Students in Groningen are embroiled in a war with invisible parasitic mites, with a substantial number of young people caught up in a cycle of contracting the infection, attempting a cure, and then facing a recurrence of that disease.
The number of scabies cases in the Groningen region has risen from 36 per 100,000 residents to 66, according to a poll by research institute Nivel.
General practitioner Maarten Goedhart of StudentArts warns that it is a highly contagious disease which can spread from one person to another through prolonged, direct physical contact. “It’s a social disease. You must have skin-to-skin contact for at least fifteen minutes. I know that there are student houses where twenty girls watch TV shows on the couch every night under the same blanket. That’s a wonderful route for the scabies mite to spread,” he says.
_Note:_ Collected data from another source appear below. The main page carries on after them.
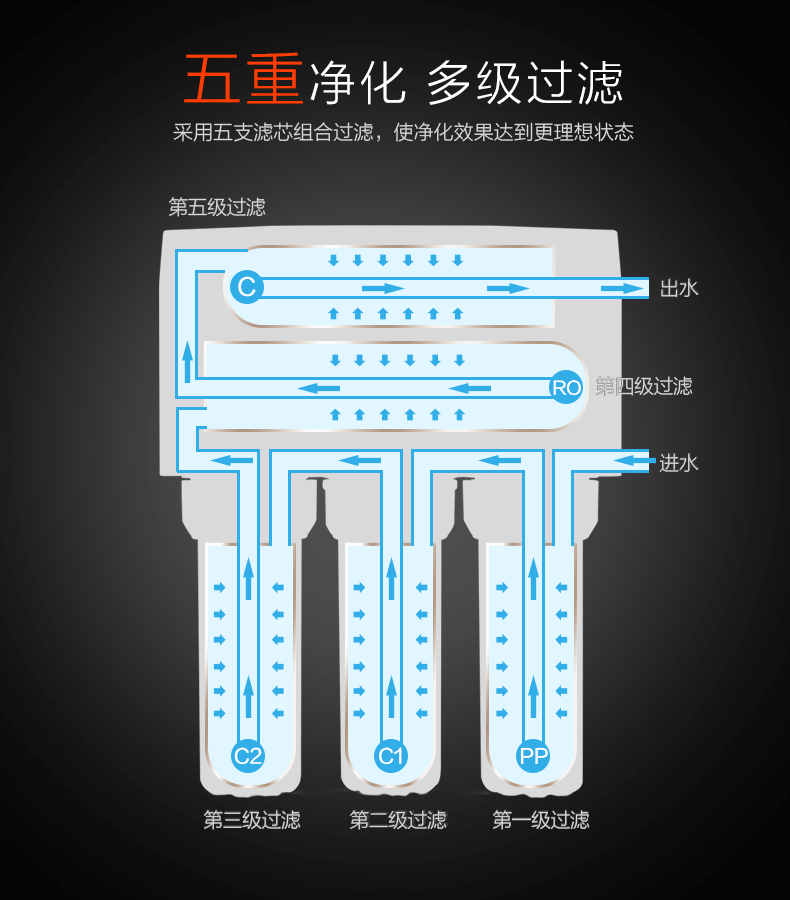 五重净化 多级过滤

采用五支滤芯组合过滤，使净化效果达到更理想状态

第五级过滤

C

出水

RO

第四级过滤

进水

C2

C1

PP

第三级过滤

第二级过滤

第一级过滤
Scabies is caused by tiny mites that burrow into the upper layer of the skin where they lay eggs. Once the eggs hatch, the mites climb to the surface of the skin and spread to other parts of the body. They can live on a human body for up to two months and up to 36 hours in bedding and furniture.
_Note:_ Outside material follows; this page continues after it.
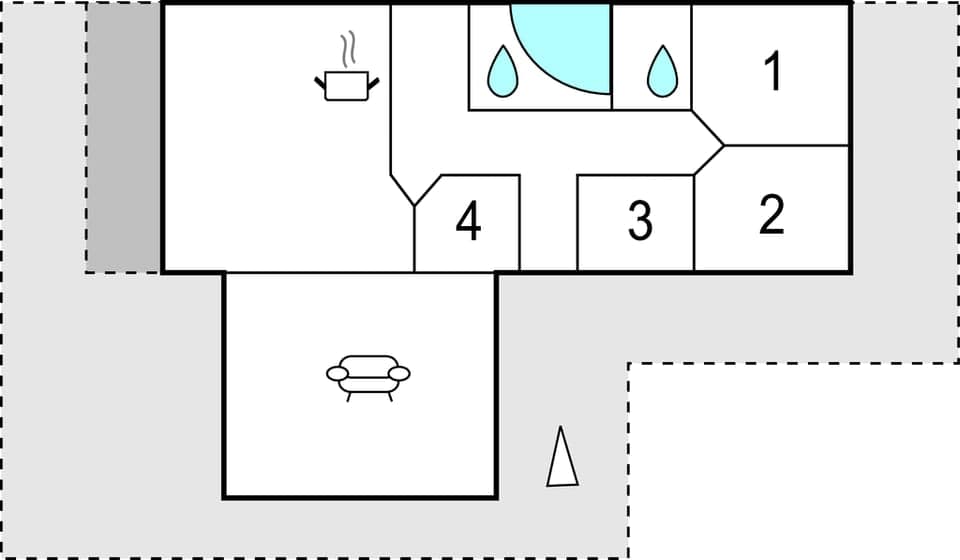 1
4
3
2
It first shows up as a rash with bumps or burrows on the skin. The disease can be transmitted from objects but is most often transmitted by direct contact, something that is almost impossible to control in a densely-populated university environment.
Dr Goedhart says that scabies is easy to treat but the treatment is a really involved process. He stressed that all household members and their close contacts needed to follow the treatment plan at the same time, otherwise it would keep circulating. Application of insecticide cream should be done at prescribed times and should cover the entire body from chin to toe. “When two out of twenty residents apply topical treatment only sporadically, a few weeks later you’ll have an outbreak again,” Goedhart warns.
StudentArts doctors say scabies is a completely harmless infestation. It has no real implication to one’s health, other than the annoying itch. But if you notice the symptoms of the infection, you should see your GP who will prescribe an anti-scabies ointment.